* **ТЕКСТ ДЛЯ ЧТЕНИЯ**:
* * * * * * * * *

Читаем Всё тот же сон полностью

В День Советской милиции.

Я сразу оценил прибавление, и только удивился, что Венедикт Васильевич помнит этот День.

Всё было будто бы вчера, но прошло более десятка лет, когда я обнаружил в опубликованных записных книжках Венедикта Ерофеева такую запись:

Почему мы отмечаем День милиции только 10-го числа 11-го месяца? Надо предложить 10-го числа каждого месяца отмечать День милиции.

Стало быть, пировали мы в ЦДЛ по случаю выхода «Вести» 10 ноября 1989 года. (Каверин недавно умер.) И день милицейский этот — ежегодный — значит, давно уже как-то цеплял Венедикта Васильевича. И многое, ой, как многое, о чём и не подумать, его так или иначе отчего-то цепляло. (Читайте «Записные книжки»!)


А тогда кто-то (я и не заметил) предложил, а Веничка благосклонно кивнул (он уже почти не говорил, только гулко рокотал через специальную трубку, приставляемую к горлу), и мы дружно отправились на подвернувшемся микроавтобусе к Венедикту Васильевичу в гости.

* * * * * * * * *

* **СОХРАНЁННЫЕ ЗАПИСИ**:
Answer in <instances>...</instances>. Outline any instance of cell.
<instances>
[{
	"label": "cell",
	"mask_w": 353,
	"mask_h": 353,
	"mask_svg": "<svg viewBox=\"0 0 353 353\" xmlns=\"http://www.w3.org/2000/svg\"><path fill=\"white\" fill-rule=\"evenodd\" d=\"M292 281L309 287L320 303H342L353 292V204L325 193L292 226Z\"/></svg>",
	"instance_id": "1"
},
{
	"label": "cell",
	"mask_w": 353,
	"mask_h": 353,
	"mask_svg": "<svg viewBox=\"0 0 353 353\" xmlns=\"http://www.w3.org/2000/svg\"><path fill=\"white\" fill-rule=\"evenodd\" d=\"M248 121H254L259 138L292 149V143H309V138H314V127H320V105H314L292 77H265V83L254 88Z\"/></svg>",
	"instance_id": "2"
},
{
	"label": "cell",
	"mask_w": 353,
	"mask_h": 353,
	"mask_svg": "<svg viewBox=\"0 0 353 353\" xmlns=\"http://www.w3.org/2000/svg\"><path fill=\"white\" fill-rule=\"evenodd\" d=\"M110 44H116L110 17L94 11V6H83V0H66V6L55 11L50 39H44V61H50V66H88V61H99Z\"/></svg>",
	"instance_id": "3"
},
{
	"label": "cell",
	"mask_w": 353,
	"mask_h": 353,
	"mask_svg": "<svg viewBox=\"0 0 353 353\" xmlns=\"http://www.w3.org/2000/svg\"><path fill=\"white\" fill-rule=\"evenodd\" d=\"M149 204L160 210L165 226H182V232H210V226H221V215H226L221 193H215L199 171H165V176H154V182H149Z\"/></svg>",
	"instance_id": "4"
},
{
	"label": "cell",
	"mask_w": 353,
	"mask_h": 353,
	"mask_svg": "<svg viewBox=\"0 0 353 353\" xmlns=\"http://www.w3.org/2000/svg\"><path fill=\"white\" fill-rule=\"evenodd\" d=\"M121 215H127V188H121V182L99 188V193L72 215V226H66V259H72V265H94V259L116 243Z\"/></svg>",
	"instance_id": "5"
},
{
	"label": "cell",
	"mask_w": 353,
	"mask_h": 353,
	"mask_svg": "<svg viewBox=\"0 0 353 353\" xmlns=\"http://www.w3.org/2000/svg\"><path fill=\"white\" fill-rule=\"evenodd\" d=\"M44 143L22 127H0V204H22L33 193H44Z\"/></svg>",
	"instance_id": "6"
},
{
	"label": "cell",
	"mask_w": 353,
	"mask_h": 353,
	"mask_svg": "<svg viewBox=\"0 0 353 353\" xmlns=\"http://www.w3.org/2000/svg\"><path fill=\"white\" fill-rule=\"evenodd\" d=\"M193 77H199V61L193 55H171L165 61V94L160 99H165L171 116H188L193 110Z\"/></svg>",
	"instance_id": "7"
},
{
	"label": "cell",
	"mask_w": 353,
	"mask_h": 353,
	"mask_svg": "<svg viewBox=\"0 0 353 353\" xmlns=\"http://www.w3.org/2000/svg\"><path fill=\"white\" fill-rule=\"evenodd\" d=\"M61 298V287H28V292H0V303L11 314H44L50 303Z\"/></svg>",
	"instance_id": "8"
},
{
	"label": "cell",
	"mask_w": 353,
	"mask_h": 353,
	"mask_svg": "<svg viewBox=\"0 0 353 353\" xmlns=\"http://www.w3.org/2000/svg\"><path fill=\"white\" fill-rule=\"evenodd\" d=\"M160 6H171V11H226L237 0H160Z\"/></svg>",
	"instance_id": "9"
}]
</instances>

* * * * * * * * *

* **ЗАДАНИЯ**:
**A.** Выведите из текста для чтения отрывок от слов «Читаем Всё тот» до слов «отмечать День милиции.».
**B.** Какого числа, согласно тексту о Венедикте Ерофееве, в ЦДЛ отмечали выход «Вести»?
**C.** Продолжите текст о Венедикте Ерофееве после последнего предложения.

* **РЕЗУЛЬТАТЫ**:
**A.**
Читаем Всё тот же сон полностью

В День Советской милиции.

Я сразу оценил прибавление, и только удивился, что Венедикт Васильевич помнит этот День.

Всё было будто бы вчера, но прошло более десятка лет, когда я обнаружил в опубликованных записных книжках Венедикта Ерофеева такую запись:

Почему мы отмечаем День милиции только 10-го числа 11-го месяца? Надо предложить 10-го числа каждого месяца отмечать День милиции.

**B.** 10 ноября 1989 года.

**C.**
Я зря тогда, конечно, много выпил. Надо было не пить, а улавливать миги. Но ведь за эту запоздалую разумную мысль он бы меня не похвалил. Ведь давно, слава Богу, известно, где покоится истина.

Я всё же вот что запомнил. Я сижу, держу рюмку в руке и смотрю, как Венедикт Васильевич такую же рюмку тихо выпивает и смотрит на меня не пристально, но со вниманием. Что означал его взгляд, я ни тогда и не потом понять не смог. Ни приязни, ни неприязни во взгляде я не обнаружил, хоть был этот взгляд, повторю, со вниманием.

И вот опять же, совсем уже недавно, из тех же записных книжек я вывожу, что взгляд на меня тогда был вряд ли исполнен приязни. О том сужу по такой записи:

Пригожих людей не люблю, окаянные мне по вкусу.

Не то чтоб я был тогда уж так пригож, но ведь и окаянства не было во мне ни капли.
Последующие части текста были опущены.